I am currently spending a few days at my cousin, aka 5th sister, Debra’s, home in Webster. It is said that cousins are our first best friends in childhood. My sisters and I share a deep bond and abiding friendship with our “Debra Darling.” The opportunity to spend this much time together as adults is truly a gift.
I will meet with my oncologist this Thursday, and will inquire about genetic counseling. Following my diagnosis I requested genetic testing, as I wanted all possible information in order to make informed treatment decisions. I was vaguely familiar with the role mutated BRCA1 and BRCA2 genes play in the predisposition to breast cancer, so I requested testing for them, specifically.

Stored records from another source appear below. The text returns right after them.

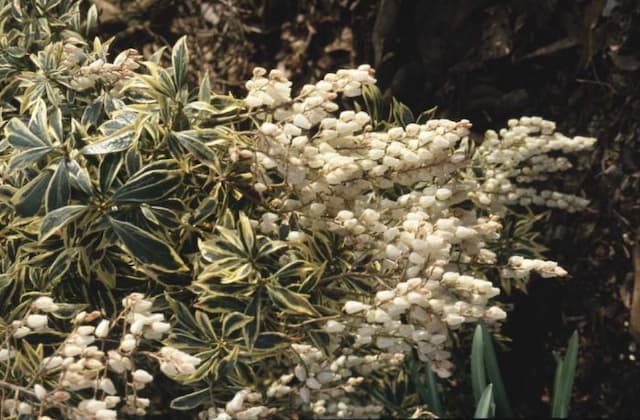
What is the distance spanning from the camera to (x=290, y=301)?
1.30m

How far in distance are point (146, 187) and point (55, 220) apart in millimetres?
147

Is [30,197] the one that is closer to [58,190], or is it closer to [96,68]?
[58,190]

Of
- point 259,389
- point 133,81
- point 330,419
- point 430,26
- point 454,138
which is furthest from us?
point 430,26

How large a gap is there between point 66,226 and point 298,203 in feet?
1.23

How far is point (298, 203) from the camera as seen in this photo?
4.51 ft

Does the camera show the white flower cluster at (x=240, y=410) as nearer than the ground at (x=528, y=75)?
Yes

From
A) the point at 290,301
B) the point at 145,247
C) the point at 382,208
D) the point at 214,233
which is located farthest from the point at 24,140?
the point at 382,208

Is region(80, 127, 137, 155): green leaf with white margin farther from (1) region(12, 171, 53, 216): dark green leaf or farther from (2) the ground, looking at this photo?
(2) the ground

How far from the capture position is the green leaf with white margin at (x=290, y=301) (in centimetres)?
130

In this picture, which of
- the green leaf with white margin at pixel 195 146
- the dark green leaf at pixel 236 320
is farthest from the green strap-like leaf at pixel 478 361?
the green leaf with white margin at pixel 195 146

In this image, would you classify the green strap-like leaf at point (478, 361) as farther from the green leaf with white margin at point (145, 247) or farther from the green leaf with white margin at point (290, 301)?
the green leaf with white margin at point (145, 247)

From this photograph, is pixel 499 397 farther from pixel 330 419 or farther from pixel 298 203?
pixel 298 203

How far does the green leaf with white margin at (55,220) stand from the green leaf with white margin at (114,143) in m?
0.10

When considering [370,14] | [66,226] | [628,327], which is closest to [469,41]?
[370,14]
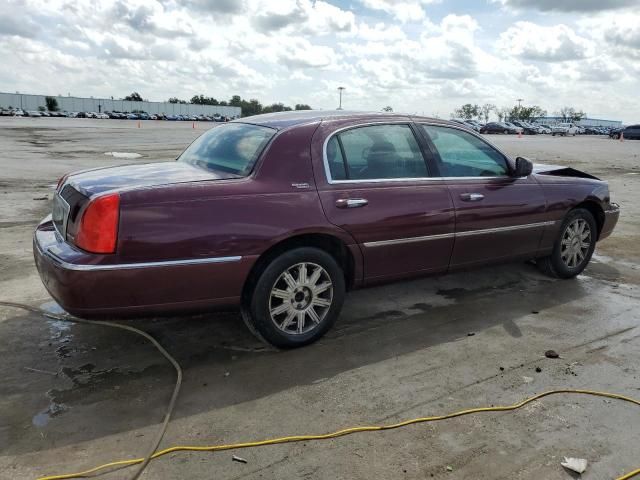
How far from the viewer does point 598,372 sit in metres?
3.78

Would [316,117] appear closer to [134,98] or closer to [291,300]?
[291,300]

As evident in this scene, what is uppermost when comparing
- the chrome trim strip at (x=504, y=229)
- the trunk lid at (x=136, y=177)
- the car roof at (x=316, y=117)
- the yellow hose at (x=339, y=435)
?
the car roof at (x=316, y=117)

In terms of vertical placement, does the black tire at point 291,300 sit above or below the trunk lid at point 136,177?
below

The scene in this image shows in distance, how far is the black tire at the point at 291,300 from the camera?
3738 millimetres

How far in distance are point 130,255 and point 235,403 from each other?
3.54ft

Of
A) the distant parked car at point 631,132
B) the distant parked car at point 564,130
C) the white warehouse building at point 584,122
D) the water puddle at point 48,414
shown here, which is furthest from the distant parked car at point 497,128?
the water puddle at point 48,414

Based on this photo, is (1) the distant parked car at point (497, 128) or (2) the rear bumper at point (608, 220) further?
(1) the distant parked car at point (497, 128)

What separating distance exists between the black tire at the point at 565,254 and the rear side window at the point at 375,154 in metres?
2.00

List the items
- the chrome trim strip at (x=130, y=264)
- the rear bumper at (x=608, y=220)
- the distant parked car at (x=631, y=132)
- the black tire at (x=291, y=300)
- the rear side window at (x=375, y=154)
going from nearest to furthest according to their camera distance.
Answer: the chrome trim strip at (x=130, y=264), the black tire at (x=291, y=300), the rear side window at (x=375, y=154), the rear bumper at (x=608, y=220), the distant parked car at (x=631, y=132)

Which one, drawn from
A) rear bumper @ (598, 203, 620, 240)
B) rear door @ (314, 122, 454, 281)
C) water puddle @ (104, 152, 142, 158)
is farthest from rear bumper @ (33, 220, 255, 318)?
water puddle @ (104, 152, 142, 158)

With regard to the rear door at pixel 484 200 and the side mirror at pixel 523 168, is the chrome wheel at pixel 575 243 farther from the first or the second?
the side mirror at pixel 523 168

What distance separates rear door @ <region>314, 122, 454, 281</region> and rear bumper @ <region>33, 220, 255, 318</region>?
0.87 meters

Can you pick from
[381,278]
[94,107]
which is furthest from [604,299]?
[94,107]

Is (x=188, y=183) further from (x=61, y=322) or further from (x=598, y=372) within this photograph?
(x=598, y=372)
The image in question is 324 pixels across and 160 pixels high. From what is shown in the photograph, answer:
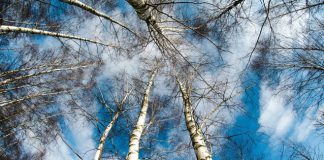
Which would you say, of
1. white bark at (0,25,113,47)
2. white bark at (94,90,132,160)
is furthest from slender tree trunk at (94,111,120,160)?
white bark at (0,25,113,47)

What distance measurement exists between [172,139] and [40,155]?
5950mm

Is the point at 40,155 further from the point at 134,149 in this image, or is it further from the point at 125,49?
the point at 134,149

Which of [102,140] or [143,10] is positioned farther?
[102,140]

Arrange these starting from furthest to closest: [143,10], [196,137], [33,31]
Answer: [33,31], [196,137], [143,10]

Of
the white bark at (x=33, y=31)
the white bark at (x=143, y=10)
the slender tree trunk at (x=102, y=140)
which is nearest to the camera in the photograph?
the white bark at (x=143, y=10)

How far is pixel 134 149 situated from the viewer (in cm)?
368

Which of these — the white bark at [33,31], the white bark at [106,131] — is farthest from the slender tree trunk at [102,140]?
the white bark at [33,31]

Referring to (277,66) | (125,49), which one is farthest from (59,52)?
(277,66)

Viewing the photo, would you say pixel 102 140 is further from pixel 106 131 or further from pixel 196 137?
pixel 196 137

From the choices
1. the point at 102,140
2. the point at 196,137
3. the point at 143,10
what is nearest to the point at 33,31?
the point at 143,10

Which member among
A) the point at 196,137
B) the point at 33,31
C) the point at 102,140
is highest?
the point at 33,31

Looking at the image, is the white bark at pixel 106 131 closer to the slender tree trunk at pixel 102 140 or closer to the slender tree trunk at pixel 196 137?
the slender tree trunk at pixel 102 140

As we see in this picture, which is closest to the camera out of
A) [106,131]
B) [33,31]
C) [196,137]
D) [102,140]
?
[196,137]

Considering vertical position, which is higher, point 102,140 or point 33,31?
point 33,31
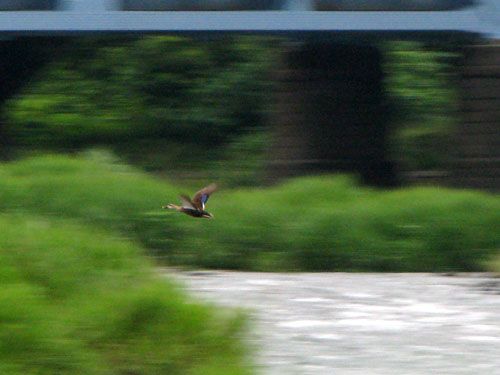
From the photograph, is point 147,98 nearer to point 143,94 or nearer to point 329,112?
point 143,94

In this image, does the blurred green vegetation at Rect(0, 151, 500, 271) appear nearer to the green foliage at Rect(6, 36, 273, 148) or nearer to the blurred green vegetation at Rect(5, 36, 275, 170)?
the blurred green vegetation at Rect(5, 36, 275, 170)

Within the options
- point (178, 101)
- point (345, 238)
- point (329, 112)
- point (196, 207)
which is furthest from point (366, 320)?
point (178, 101)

Apparently, though, a number of additional genes associated with hereditary breast cancer are emerging, so my genetic testing included many others, as well. According to the authors of the BioMed Research International article, Hereditary Breast Cancer: The Era of New Susceptibility Genes, “Breast cancer is the most common malignancy among females. 5%–10% of breast cancer cases are hereditary and are caused by pathogenic mutations in the considered reference BRCA1 and BRCA2 genes. As sequencing technologies evolve, more susceptible genes have been discovered and BRCA1 and BRCA2 predisposition seems to be only a part of the story.” I tested negative for both BRCA1&2, but positive for “one variant of unknown significance” (VUS) of the RAD50 gene, one of many other “cancer susceptibility” genes. It is involved in a BRCA pathway critical to DNA repair. My alteration, which results in arginine being substituted with glutamine (an amino acid with highly similar properties) is predicted by standard biochemical methods to “probably be damaging and deleterious.” However, because supporting evidence is too conflicting at this time, the clinical significance of my particular alteration “remains unclear.”
The report describes variants of unknown significance (VUS) as “alterations with limited and/or conflicting evidence regarding pathogenicity. Medical management is to be based on personal/family history, not VUS carrier status.” While other variations of the RAD50 gene are known to contribute to the incidence of breast cancer, research and evidence about my specific variant (R1200Q) is simply too conflicting at the present time to provide clear clinical significance. My particular variation has not (yet) been proven to increase risk for disease, or to be the cause of the disease within a family. But, it is a genetic mutation. So, I am both curious and concerned about that. There is still a great deal of work to do on this variant, and many others. The human genome is incredibly complicated and complex, and we have certainly entered into a highly advanced era of medical technology. Advances are being made, it seems, at light speed.